Comcast is ramping up efforts to get more DVRs into customer hands, and that has cable and satellite TV eyeing the digital recorder potential for the nation's largest cable operator.

During the past few weeks, Comcast has been rolling out Motorola dual-tuner DVRs in key markets such as Miami, Chicago and Minneapolis. The service is priced at $9.95 a month.

Craig Moffett of Bernstein Research said he thinks Comcast can get DVRs into the hands of an estimated 900,000 customers by the end of 2005, if the operator can get 9.5 percent of its digital cable subscriber base hooked up with the service. When coming up with his Comcast DVR forecast, Moffett took into consideration the DVR penetration for Time Warner, which leads the cable business with about 15 percent of its digital cable subscribers using digital recorders.

On the satellite TV side, DirecTV has about 10 percent of its total subscriber base using digital recorders, and EchoStar is believed to have penetration of almost 20 percent among its DISH Network customers.

"DVRs will inevitably take a back seat to higher profile opportunities such as VoIP," Moffett said. "But they are significant in advancing Comcast's video-first strategy, and can be expected to contribute meaningfully to Comcast's revenue and EBITDA growth over the next few years."

Moffett said nationally there were an estimated 5.5 million DVR households at the end of the third quarter, representing a penetration level of about 5.5 percent of all pay-TV homes. Growth has exceeded 100 percent during the past year, and is accelerating with broader cable deployment, Moffett said.

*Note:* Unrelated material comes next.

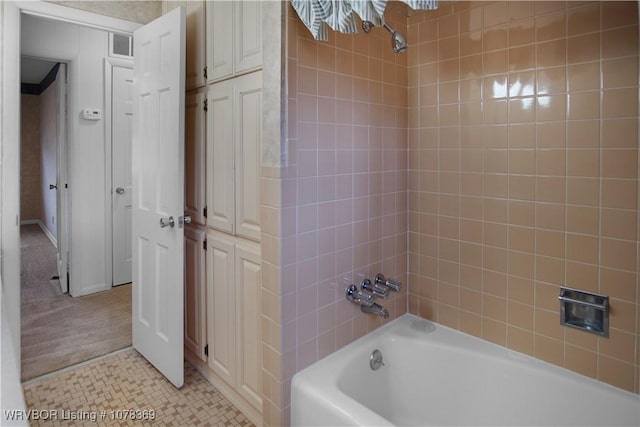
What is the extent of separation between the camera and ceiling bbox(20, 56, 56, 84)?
4.76m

http://www.skyreport.com (Used with permission)


----------



## Bogy (Mar 23, 2002)

The Motorola dual tuner DVR is a very nice unit. I have been using one through Cox for several months now. I'm going to be moving sometime in the near future, and whether it is through a cable company or satellite, I plan on having a DVR when we do. Now that we have had it, I don't want to do without it.


----------



## lee120 (Dec 2, 2002)

http://www.mercurynews.com/mld/mercurynews/business/10393759.htm?1c


----------



## Mike Richardson (Jun 12, 2003)

Does the Motorola box have name based recording?


----------



## Bogy (Mar 23, 2002)

Mike Richardson said:


> Does the Motorola box have name based recording?


Yes


----------



## Bogy (Mar 23, 2002)

I'll be moving sometime in the next 3 to 6 months. Where is still to be decided. I have been very happy with Cox Omaha, but the next place may not have a cable company as good as I have gotten used to. Since there is a chance I could be going back to DirecTV or Dish I was looking at DirecTV boxes at Best Buy this morning, the DVRs in particular. I guess I am spoiled by the Motorola box, because I was surprised by the lack of options in connections on the Hughes and RCA DVRs.


----------